Chapter 11 ·11 of 15
Chapter 11

I Was the Favor He Refused To See Chapter 11

I Was The Favor He Refused To See Chapter 11

“Everyone leave,” he said.

No one moved.

“I said get out!”

The others fled like startled rabbits.

Cole stood, looked at him, and seemed like he wanted to say something. In the end, he turned and left too.

Ethan took a dark-blue velvet box out of his pocket.

After staring at it for a long time, he suddenly thought he had figured something out.

That man named Whitmore was wealthy and from Newport Beach. There was no reason for someone like him to agree to a family-arranged introduction with someone of Ivy’s ordinary background.

Even if he truly admired her talent, he must have been lowering his standards.

They had only known each other for three days. What kind of emotional foundation could they possibly have?

Ethan and Ivy had grown up together. They had twenty years of history.

How could that lose to a stranger?

Early the next morning, Ethan went straight to the employee housing.

He knew which floor Ivy lived on now.

He had asked the building manager directly for the housing registration form.

She was on the fifth floor, in Unit 503.

There was no elevator, and the hallway light was still broken.

He climbed for a long time, then knocked on the door. No one answered.

The door next door opened a crack, and a female employee peeked out. “Mr. Langford? No one lives in 503 anymore. Ivy moved out a while ago.”

“Where did she go?”

“I don’t know… I think she said she was going to Newport Beach.”

Newport Beach?

Ethan’s fingers clenched.

He returned to the company and went straight to Finance.

“Notify Ivy to come back and complete her resignation paperwork.”

“Pay her standard severance plus three extra months.
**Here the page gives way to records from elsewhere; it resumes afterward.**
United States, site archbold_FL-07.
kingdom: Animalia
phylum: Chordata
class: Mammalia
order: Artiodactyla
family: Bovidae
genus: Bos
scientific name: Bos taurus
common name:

Also transfer one hundred thousand dollars to her from my personal account.”

The finance employee froze. “Mr. Langford, Ivy’s resignation paperwork was completed a long time ago, and her final paycheck has already been settled. As for the one hundred thousand dollars… what should we list it as?”

“Who told you to process it?” Ethan’s voice rose sharply. “When did I ever say her resignation paperwork could be finalized?”

The finance employee shrank back in fear. “Mr. Langford, you said it yourself… You told her to take it to HR and finish whatever handoff needed to be done.”

“HR followed the normal process. Everything has already been closed out.”

Ethan opened his mouth, but the words lodged in his throat.

He remembered now.

He hadn’t even looked up at her then.

Later in the hallway, when he told her she would execute the Newport Beach project, he had thought that was enough of a signal.

He had thought it meant he wanted her to stay.

But he had never actually said the words, “Stay.”

With her, he was always strictly professional.

His own sister only held a title at the company, yet he could give her a salary everyone envied.

There had been no need to avoid any appearance of favoritism there.

But Ivy had gone five years without a raise, and he had told her, in that same professional tone, that the company’s finances were tight.

Even when she resigned, he had told her in that same professional tone to go to HR.

He had thought that no matter what he did, she would never leave, because she was his own person.

“One hundred thousand dollars.” He closed his eyes, his voice carrying a vicious edge born of wounded pride. “List it as this: tell her not to go chasing some rich man. I can give her whatever she thinks he can.”

The finance employee didn’t dare ask more and did as told.

That afternoon, Ethan received a bank notice saying the transfer had been returned because the recipient’s account had been closed.

The one hundred thousand dollars came back the same way it had gone out.